Saturday, June 30, 2012

Burt Prelutsky channels Kathy Shaidle: Women Shouldn't Vote

So, although I am rarely shocked, I must confess I was absolutely flummoxed when I went back and checked the statistics for every election since 1980 and found a gender gap that led me to reconsider the wisdom of the 19th Amendment. Now, I’m not one of those Neanderthals who thinks women should be kept barefoot and pregnant, but the evidence strongly suggests they shouldn’t be allowed to get too near a ballot box.

As for me, you can pry my right to vote from my cold, dead hands. :)

The reason women vote that way is that statism touches upon feminine values.

A statist government is one that cares.

And caring is very important to women.

One of the reasons I find feminism dumb is that it advocates for women's liberation (or at least that was the phrase back in the day)-- but it creates policies that foster dependence on the State.

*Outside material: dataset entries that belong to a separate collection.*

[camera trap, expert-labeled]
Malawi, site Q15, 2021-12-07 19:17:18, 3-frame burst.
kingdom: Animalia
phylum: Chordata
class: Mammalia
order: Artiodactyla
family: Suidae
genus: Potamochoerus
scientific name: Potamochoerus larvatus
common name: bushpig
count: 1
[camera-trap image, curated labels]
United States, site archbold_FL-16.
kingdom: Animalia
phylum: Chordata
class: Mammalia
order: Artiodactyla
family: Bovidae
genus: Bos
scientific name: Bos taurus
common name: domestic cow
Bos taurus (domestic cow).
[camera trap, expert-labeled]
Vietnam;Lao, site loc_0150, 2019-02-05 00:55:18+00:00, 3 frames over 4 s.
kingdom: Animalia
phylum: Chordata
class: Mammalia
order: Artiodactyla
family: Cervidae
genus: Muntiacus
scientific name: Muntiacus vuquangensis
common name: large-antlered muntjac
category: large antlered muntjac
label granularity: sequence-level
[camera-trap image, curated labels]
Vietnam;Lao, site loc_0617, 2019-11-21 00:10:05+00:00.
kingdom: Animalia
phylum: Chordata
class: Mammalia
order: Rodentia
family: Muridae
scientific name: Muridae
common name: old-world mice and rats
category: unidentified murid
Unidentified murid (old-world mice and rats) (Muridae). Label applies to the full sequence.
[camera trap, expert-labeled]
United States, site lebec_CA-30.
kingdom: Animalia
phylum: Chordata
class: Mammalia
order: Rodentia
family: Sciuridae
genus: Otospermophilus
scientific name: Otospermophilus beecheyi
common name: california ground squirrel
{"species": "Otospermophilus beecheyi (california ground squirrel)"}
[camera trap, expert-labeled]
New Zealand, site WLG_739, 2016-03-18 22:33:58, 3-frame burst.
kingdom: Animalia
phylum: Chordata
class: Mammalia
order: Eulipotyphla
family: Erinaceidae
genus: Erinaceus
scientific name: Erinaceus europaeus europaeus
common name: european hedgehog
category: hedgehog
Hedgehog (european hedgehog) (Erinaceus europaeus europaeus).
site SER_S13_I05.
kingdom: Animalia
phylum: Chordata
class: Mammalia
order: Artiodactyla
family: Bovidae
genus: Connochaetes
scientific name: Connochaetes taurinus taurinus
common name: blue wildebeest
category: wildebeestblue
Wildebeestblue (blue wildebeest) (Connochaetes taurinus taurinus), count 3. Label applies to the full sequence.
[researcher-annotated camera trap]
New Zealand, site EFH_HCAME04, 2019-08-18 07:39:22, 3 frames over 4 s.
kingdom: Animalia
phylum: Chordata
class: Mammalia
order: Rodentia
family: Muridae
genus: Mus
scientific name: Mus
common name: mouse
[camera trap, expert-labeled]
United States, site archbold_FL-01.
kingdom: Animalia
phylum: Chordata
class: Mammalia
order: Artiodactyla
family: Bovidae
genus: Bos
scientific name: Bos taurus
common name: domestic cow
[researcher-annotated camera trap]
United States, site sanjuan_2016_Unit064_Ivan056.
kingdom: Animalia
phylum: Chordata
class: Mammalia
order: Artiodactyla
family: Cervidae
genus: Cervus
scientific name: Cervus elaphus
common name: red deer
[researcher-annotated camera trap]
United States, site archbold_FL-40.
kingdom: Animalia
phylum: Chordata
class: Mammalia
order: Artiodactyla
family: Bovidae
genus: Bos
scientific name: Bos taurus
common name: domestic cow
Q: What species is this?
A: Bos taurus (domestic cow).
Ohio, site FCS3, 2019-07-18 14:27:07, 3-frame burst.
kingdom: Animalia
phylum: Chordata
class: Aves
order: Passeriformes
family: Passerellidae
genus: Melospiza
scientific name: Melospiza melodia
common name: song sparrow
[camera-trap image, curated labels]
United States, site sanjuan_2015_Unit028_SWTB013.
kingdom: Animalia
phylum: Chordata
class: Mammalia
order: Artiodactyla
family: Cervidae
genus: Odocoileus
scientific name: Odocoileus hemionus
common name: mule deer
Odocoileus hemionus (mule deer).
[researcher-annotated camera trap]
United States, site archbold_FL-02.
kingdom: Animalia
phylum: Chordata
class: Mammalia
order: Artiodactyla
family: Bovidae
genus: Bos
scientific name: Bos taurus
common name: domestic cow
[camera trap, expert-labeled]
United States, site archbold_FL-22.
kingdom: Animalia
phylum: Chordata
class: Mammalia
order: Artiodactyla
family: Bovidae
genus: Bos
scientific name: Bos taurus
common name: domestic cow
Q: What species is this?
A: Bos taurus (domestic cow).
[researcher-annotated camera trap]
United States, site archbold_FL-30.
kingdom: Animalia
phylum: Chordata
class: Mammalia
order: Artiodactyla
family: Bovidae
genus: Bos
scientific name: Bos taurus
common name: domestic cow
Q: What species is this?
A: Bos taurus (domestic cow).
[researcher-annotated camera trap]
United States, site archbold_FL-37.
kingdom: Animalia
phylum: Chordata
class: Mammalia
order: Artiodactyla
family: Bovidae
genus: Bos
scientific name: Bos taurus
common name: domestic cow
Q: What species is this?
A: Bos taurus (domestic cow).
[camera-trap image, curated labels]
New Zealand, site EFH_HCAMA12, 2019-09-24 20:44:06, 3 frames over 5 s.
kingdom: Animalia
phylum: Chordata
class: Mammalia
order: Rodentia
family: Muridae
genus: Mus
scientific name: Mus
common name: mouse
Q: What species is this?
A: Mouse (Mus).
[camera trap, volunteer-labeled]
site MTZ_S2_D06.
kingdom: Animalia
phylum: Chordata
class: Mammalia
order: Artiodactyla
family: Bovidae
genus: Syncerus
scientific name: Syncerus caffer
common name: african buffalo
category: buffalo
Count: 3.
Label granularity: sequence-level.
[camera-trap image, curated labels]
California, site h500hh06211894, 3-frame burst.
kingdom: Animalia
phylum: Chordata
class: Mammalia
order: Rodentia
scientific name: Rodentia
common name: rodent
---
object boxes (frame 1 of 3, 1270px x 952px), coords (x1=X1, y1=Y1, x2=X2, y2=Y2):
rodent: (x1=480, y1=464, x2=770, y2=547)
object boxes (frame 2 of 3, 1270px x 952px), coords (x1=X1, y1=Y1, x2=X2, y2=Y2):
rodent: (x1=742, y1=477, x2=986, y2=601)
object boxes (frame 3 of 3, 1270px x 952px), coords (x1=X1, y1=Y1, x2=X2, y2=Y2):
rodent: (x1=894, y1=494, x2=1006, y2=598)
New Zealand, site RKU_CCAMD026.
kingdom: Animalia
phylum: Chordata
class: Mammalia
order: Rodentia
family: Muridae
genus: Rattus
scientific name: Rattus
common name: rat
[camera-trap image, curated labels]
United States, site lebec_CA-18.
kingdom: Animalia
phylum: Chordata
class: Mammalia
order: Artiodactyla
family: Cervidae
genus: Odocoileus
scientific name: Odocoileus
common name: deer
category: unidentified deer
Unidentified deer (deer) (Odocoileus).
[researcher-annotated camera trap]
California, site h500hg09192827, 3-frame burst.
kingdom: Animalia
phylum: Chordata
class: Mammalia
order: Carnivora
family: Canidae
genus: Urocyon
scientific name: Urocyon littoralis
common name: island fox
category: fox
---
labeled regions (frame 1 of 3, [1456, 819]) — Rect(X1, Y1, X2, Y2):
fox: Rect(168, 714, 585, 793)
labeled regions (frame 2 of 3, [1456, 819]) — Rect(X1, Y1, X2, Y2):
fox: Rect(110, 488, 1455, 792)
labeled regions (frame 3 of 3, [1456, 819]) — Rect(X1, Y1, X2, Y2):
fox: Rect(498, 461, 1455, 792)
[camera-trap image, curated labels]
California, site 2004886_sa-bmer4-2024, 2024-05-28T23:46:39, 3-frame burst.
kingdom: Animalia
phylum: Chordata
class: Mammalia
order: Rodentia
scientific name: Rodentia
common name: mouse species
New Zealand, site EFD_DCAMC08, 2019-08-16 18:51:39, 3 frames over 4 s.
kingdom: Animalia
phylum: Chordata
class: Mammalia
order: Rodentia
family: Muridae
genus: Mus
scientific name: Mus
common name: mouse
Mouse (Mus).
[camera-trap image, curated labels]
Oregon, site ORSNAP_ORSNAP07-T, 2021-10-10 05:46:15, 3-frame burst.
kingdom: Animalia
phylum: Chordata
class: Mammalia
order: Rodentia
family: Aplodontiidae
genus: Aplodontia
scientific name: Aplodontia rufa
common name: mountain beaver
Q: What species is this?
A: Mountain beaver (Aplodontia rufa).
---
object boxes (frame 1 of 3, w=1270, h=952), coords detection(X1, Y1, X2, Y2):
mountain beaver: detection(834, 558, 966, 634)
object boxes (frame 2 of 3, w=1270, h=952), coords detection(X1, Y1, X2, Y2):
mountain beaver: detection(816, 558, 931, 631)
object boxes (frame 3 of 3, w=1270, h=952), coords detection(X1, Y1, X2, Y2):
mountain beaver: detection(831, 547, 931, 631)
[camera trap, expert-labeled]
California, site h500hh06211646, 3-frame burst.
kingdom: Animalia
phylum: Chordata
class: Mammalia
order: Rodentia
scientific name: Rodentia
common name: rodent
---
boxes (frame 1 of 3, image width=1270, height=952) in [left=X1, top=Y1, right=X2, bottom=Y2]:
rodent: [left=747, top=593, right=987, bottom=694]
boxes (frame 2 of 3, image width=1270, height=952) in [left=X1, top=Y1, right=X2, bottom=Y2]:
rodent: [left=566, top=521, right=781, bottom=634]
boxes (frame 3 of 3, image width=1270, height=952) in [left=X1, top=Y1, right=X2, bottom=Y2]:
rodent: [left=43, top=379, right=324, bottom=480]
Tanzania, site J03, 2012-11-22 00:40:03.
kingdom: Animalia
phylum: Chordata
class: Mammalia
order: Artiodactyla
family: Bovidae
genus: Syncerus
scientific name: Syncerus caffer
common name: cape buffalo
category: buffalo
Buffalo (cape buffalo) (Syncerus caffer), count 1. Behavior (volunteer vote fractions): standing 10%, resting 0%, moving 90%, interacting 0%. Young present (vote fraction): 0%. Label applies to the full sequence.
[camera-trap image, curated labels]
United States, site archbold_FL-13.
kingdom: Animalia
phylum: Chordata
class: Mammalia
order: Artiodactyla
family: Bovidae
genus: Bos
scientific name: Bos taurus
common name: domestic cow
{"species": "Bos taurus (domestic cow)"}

For feminists, freedom is when the government takes care of you.

When you grow up with the mentality that you are entitled to government care, that destroys the desire for self-reliance.

And self-reliance is one of the central aspects of autonomy. 

I dream one day of a conservative women's movement that seeks to show how statism is detrimental to women and why they should enthusiastically adopt a right-wing philosophy based on natural rights, natural law, limited government and free enterprise.

I'm not talking about any kind of feminism.  It's not about complaining about male privilege or patriarchy or any such non-sense. For one thing, men are more powerful than women and always will be and it's not unfair. It just is. Patriarchy is the natural order of things. Deal with it. There is no point in trying to achieve a balance of power. It's unachievable.

The goal should be to encourage women to learn, cherish and exercise the rights one naturally possesses and to exercise the freedom all individual human beings are naturally entitled to.

I would also like for it to be a counterbalance to the rampant feminism in public institutions. Any time "women's issues" come up, inevitably, every "stakeholder" is a feminist outfit claiming to speak for all women.  Of course they don't, but since they're the only types of women's groups out there (or sometimes the only ones allowed to speak) the media gives the impression that they represent the spectrum of legitimate female opinion.